El mar es un espejo celeste en el que uno se mira con los ojos bajitos, con aquella intención de contarle sus secretos, o hallar una intuición bonita para unirse a las caravanas de peregrinos de sueños. ¡Así es el mar!
En él se reflejan los suspiros, los recoge, los siembra en los corazones, los engendra en amores, en sentimientos, con un encanto que susurra ilusiones y las hace gorjear -como los pájaros-, cuando sobrevuelan su hermosura.
Sugiere milagros que se hilvanan sutilmente en la consciencia, hasta tupir los hilos finos de un tejido romántico que cose nubes, alarga huellas de gaviotas y congrega los atardeceres en un solo horizonte.
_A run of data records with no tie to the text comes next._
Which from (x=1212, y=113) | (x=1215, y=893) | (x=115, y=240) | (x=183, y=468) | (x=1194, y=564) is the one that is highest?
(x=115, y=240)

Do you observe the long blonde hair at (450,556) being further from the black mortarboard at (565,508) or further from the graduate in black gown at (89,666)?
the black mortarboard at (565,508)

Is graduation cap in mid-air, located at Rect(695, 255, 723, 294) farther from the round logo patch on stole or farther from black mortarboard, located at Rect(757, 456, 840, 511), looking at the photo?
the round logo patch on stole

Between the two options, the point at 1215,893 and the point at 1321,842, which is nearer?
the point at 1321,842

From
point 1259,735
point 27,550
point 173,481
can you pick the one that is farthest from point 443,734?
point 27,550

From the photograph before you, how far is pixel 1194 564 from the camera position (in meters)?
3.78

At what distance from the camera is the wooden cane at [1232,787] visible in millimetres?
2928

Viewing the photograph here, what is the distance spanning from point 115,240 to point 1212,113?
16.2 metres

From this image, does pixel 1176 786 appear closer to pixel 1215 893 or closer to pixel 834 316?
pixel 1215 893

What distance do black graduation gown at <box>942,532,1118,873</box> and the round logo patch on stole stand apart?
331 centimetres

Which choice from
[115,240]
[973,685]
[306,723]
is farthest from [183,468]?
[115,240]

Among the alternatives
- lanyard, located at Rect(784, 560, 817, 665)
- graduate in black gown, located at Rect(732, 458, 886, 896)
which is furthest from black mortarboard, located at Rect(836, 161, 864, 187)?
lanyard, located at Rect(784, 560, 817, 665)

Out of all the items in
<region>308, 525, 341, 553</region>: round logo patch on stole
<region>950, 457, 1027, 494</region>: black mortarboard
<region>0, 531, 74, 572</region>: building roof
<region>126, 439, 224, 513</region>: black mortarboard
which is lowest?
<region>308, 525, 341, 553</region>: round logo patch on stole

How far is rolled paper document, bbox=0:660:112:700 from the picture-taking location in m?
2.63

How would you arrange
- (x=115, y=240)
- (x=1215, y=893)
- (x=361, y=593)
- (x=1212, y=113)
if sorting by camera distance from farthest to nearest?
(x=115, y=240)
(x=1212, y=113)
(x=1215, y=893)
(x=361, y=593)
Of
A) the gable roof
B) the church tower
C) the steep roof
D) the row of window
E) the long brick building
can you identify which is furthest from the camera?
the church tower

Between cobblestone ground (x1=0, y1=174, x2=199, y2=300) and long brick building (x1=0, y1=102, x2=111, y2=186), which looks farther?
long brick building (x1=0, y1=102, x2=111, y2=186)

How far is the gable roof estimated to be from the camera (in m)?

La brisa andariega del mar aloja las miradas, la soledad de los pensamientos que pasean por las orillas, y toda su magia la repite dondequiera que hay una playa, unas luces titilando o una casita con ventanas de madera.
Y se multiplica en los rincones del mundo, en cada beso enamorado, en el eco del infinito, en la sonrisa de una mujer tierna -con trenzas-, en un viejo, o un niño, mirando cómo conversan entre sí las proas de los barcos.
Asoma una vieja botella que recuerda un amor perdido y cuenta, en un papel arrugado, la historia de un romance que se fue detrás de los remos de las canoas, cantando una nostalgia. ¡Así es el mar!
(Aunque hace mucho no voy, lo tengo a mi alcance en los autores que leo: en cualquier momento, me remiten a su esplendor de lejanía, a sus enigmas, como la aurora o el crepúsculo, que abren y cierran los colores del arco iris).